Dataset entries
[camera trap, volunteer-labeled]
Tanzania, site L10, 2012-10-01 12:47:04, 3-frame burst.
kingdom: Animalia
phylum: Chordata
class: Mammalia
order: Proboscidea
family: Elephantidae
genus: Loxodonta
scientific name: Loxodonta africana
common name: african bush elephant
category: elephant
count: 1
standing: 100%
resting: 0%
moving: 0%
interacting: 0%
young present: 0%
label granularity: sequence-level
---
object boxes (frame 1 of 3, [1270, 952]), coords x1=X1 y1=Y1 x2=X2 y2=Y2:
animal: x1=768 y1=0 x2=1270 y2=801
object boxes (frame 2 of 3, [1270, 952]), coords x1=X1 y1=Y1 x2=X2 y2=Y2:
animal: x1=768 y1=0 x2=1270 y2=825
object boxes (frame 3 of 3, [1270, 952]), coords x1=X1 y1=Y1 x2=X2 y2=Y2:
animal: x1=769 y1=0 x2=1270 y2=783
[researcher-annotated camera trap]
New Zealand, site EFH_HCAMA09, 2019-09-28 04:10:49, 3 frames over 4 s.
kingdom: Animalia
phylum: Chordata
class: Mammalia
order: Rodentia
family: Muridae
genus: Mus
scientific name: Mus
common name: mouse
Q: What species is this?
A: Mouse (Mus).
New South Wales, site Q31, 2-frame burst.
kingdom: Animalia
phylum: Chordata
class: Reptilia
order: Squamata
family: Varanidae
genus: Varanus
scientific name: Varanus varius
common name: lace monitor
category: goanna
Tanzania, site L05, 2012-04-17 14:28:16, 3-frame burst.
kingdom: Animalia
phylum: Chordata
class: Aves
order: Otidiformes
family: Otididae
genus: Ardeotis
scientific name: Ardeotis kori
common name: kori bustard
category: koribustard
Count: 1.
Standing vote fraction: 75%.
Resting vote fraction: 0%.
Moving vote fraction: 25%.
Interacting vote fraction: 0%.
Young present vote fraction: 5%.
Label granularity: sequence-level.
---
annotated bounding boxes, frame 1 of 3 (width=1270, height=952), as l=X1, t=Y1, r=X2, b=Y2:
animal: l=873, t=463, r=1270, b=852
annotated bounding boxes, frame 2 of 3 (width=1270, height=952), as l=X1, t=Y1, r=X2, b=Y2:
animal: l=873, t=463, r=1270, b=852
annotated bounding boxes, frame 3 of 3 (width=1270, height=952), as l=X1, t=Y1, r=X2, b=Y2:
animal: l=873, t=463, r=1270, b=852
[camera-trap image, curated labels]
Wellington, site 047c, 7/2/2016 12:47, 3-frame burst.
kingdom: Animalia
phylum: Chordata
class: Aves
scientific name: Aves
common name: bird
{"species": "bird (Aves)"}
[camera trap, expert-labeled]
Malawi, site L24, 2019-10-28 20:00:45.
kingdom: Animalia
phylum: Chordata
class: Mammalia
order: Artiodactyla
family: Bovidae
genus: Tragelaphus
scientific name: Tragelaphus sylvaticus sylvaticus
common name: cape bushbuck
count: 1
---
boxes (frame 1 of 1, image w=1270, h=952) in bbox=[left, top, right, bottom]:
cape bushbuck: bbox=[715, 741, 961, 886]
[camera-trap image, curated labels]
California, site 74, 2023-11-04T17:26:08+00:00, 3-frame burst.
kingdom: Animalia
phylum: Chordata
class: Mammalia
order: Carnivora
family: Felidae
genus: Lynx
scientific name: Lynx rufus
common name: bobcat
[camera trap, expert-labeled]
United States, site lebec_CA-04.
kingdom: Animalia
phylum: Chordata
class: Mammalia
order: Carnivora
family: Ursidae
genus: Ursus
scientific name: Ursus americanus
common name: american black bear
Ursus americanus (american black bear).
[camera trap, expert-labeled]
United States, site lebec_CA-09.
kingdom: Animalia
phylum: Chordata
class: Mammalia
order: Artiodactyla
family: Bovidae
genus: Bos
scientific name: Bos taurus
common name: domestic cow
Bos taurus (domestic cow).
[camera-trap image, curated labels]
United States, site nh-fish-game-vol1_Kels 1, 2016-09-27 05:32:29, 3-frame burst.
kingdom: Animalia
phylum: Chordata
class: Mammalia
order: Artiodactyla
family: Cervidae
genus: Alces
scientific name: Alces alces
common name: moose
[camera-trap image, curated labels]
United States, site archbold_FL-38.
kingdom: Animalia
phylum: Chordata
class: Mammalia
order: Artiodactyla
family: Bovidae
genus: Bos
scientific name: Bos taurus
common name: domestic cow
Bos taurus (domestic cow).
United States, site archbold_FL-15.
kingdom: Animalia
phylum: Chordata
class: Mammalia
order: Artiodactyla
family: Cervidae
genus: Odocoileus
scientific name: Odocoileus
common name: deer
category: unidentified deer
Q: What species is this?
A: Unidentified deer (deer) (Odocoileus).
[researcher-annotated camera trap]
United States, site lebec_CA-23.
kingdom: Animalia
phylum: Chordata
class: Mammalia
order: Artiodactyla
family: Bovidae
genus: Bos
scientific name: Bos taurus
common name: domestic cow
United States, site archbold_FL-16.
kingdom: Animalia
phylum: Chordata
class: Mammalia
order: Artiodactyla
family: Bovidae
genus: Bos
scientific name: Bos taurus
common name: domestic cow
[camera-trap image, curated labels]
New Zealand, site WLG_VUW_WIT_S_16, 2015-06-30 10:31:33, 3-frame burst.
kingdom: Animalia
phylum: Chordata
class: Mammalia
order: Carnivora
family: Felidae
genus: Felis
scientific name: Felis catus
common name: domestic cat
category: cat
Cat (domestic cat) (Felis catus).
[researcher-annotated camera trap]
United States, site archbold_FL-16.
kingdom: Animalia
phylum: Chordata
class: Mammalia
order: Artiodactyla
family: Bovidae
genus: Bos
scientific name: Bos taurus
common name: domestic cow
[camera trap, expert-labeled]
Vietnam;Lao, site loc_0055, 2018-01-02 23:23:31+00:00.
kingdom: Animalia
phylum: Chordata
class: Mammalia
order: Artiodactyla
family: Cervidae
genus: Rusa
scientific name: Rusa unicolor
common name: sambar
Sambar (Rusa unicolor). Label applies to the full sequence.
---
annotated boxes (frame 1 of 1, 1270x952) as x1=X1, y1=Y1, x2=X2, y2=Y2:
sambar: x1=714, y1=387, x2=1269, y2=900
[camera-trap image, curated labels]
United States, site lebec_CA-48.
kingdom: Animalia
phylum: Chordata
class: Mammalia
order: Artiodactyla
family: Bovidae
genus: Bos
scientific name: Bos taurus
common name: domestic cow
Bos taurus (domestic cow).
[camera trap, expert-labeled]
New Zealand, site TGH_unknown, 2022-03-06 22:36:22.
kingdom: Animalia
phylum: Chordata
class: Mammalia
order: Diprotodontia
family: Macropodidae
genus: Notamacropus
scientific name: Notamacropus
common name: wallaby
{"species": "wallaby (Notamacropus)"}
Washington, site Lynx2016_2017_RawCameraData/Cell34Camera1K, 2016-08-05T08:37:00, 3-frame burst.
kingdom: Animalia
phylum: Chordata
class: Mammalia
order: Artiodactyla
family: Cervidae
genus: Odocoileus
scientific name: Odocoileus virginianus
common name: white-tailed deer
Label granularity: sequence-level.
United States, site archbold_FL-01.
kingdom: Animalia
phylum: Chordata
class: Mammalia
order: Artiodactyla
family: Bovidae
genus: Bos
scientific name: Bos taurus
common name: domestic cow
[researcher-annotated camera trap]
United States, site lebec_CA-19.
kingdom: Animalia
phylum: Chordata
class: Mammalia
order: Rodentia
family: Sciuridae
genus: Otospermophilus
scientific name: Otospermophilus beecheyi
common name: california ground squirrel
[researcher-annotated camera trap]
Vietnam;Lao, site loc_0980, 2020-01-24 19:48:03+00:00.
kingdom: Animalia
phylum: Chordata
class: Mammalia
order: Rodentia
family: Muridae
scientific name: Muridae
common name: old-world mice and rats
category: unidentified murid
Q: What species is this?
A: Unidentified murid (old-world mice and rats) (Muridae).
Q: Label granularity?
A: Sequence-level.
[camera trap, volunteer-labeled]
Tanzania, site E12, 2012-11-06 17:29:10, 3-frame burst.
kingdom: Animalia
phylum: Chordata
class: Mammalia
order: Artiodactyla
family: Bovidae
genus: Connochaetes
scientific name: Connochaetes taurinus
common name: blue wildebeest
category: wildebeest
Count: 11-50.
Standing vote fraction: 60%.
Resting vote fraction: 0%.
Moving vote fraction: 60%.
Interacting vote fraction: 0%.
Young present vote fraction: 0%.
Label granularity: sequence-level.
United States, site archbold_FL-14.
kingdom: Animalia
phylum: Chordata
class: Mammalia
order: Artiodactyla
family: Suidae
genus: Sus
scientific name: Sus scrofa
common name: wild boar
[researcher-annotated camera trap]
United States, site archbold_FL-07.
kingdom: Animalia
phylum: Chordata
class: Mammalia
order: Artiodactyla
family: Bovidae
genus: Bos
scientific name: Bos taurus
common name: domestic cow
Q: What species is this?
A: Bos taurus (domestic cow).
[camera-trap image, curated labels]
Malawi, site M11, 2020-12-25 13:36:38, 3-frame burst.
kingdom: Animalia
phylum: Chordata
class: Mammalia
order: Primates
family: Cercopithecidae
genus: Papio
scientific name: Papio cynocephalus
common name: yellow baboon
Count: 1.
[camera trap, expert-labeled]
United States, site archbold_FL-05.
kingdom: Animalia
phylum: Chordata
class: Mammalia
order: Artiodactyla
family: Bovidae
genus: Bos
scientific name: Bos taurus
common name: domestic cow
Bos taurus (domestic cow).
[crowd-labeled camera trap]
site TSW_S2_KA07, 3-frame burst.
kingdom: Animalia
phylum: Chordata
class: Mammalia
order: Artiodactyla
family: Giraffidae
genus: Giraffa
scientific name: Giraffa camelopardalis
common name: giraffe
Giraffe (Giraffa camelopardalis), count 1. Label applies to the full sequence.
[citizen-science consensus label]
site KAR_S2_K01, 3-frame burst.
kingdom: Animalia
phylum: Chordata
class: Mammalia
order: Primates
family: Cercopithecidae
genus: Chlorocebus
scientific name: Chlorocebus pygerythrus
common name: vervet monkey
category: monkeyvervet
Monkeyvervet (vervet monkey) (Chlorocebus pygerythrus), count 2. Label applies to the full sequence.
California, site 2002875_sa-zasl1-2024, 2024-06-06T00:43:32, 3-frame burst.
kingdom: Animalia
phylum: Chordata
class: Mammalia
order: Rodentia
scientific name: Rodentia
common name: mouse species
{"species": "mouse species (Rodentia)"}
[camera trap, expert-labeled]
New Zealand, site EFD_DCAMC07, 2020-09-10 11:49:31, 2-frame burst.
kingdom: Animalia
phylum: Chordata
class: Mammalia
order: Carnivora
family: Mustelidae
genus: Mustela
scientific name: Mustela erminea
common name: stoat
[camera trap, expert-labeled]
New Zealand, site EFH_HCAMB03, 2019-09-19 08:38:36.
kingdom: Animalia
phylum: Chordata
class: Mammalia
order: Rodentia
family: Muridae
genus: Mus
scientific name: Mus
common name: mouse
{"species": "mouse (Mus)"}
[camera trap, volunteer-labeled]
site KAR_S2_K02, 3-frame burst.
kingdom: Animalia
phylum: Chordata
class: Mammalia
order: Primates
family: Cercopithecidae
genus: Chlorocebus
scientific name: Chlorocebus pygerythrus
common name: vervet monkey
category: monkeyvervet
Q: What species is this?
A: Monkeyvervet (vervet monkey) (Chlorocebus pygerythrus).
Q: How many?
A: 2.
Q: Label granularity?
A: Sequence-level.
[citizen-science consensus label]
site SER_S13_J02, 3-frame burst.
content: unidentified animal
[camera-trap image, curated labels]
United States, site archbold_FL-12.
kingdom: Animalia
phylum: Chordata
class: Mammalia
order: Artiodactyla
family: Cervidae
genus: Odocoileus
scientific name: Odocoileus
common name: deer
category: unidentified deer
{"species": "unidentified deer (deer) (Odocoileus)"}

### [Work required]
Up to and including the line with "resting: 0%", print every line of the records from the start.

### [The completed task]
[camera trap, volunteer-labeled]
Tanzania, site L10, 2012-10-01 12:47:04, 3-frame burst.
kingdom: Animalia
phylum: Chordata
class: Mammalia
order: Proboscidea
family: Elephantidae
genus: Loxodonta
scientific name: Loxodonta africana
common name: african bush elephant
category: elephant
count: 1
standing: 100%
resting: 0%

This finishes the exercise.